I am thinking about joining a collective group of young people, artists, and friends.

I feel alone on the internet.
I want to make new friends on the internet.
I want to find people who are accepting of 'who I am on the internet', and maybe eventually have them accept 'who I am in real life.'

[I hope that when u read HIPSTER RUNOFF, it is in the same earnest tone as the Vlog Candy vlogcrew.]
Lately, I've been thinking a lot about personal branding and the internet. What can I do to network and extend my brand? I want to be more than just a blogger/youtube/myspacer/facebook page/blog commenter.

I am thinking about joining a collective group of young people, artists, and friends who have come together to communicate, to try and have some fun, to get creative and challenge eachother, to get into the world and to try new things. I think we'll really change the world. Even if it is on a small scale, if we make a few people laugh/think, it will all be worth it.

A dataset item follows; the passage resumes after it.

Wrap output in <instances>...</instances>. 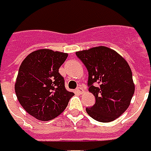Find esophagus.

Fortunately, my parents recently purchased a video camera which they do not use, a community iMac for our living room, and a pair of scissors for me 2 style my own bangs. This will be an important project, and I will grow closer to my friends/internet acquaintances.

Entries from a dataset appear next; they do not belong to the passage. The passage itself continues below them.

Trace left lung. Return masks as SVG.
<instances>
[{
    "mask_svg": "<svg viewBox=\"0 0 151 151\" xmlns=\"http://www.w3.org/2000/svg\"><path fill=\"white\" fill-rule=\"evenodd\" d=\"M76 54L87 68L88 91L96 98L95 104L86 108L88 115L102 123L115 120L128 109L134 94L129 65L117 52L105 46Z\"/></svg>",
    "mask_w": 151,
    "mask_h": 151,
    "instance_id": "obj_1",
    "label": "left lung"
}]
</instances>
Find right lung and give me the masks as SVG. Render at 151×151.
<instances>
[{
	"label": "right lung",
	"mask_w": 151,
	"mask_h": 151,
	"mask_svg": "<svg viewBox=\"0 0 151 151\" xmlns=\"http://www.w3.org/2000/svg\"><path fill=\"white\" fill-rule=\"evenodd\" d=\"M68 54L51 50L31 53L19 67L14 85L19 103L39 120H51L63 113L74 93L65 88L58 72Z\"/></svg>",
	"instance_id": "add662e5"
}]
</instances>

We will learn more about ourselves and art and the world and reality. We will communicate [via vlog].
I want to be part of something different.
I want to be part of something fun.
I want to be part of something sweet.
I want to nourish myself on Vlog Candy.

Did yall hear that they are replacing 'The Real World: Brooklyn' with the cast of the youtube series Vlog Candy? Is vlogging 'the master art'? Should I get some swoopy alt bangs?

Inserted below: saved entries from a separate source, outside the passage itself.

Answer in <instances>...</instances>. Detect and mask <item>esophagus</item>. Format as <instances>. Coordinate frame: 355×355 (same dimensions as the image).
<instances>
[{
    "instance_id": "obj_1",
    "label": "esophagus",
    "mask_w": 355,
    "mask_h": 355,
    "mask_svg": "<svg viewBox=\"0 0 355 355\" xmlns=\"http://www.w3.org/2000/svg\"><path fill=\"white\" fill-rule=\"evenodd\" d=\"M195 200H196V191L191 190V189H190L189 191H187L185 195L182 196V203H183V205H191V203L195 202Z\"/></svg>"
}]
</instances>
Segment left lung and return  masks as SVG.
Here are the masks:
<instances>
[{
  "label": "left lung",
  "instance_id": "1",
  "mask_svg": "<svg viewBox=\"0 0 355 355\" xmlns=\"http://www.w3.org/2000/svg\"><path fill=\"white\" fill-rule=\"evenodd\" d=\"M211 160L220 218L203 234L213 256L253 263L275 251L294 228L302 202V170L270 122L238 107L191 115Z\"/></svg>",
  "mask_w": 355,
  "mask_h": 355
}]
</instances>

Should I find a therapist who specializes in 'Barely Legal Teens who had a misguided vision of what life/meaning/authenticity/art was all about during their tweenhood, and are having a hard time adjusting to the modern world'? I'm having a hard time growing up, yall. Not sure if I will make it through the whole semester at my alt design school if I still think things can be meaningful, but every1 else is 'being all absurd and escapist [via substance abuse+self-destruction].'

Help.
/// My Personal Brand is stuck in 2k_.